Start of Source records

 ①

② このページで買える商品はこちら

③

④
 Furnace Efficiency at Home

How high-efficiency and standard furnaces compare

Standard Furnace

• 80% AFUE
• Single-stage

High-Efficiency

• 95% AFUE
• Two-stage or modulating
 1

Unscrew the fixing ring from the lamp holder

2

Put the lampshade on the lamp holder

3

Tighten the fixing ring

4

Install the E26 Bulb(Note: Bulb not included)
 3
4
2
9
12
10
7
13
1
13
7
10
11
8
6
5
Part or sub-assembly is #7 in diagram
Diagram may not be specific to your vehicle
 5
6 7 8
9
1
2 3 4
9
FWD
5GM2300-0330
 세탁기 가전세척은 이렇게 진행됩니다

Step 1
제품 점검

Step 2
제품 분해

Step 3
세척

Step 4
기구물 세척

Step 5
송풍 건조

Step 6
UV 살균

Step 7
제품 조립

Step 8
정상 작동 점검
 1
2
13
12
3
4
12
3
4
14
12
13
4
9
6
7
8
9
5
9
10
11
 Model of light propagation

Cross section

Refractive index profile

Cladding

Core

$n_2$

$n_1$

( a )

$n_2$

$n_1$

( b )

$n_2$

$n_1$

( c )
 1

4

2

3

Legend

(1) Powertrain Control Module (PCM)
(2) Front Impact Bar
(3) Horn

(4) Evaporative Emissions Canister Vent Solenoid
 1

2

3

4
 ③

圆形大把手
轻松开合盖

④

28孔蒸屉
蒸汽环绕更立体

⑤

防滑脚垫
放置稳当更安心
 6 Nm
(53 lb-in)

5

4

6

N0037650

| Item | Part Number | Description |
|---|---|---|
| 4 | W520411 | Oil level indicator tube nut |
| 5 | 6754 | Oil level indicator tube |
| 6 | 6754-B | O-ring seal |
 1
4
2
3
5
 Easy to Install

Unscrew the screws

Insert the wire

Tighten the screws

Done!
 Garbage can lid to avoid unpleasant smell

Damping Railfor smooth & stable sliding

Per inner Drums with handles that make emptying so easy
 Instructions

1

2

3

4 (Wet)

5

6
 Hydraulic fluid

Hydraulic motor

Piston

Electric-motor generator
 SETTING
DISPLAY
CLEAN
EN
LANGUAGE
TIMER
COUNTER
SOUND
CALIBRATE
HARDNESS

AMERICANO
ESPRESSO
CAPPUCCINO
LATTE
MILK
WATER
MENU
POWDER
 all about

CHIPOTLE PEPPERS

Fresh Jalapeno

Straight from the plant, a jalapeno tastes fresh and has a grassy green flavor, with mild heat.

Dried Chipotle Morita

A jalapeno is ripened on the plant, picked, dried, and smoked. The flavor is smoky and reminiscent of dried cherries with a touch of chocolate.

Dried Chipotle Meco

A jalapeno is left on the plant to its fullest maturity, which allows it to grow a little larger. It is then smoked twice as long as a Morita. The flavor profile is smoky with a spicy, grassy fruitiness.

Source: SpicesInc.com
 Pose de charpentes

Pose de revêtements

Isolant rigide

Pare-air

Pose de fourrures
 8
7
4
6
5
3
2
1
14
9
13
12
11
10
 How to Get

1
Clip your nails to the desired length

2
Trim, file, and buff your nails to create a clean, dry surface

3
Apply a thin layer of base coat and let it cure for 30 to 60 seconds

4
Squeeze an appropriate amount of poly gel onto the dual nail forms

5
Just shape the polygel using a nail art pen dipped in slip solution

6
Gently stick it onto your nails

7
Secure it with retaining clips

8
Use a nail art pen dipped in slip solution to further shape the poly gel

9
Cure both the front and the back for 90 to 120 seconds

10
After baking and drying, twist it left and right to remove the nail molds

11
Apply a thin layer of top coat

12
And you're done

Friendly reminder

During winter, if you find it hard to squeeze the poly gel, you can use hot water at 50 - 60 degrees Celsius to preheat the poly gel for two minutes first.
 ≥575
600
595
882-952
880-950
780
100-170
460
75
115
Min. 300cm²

End of Source records

- Exercise aim: Please filter the entries for the word "Tighten" and copy the lines that have it.

- Task answer:
Tighten the fixing ring
Tighten the screws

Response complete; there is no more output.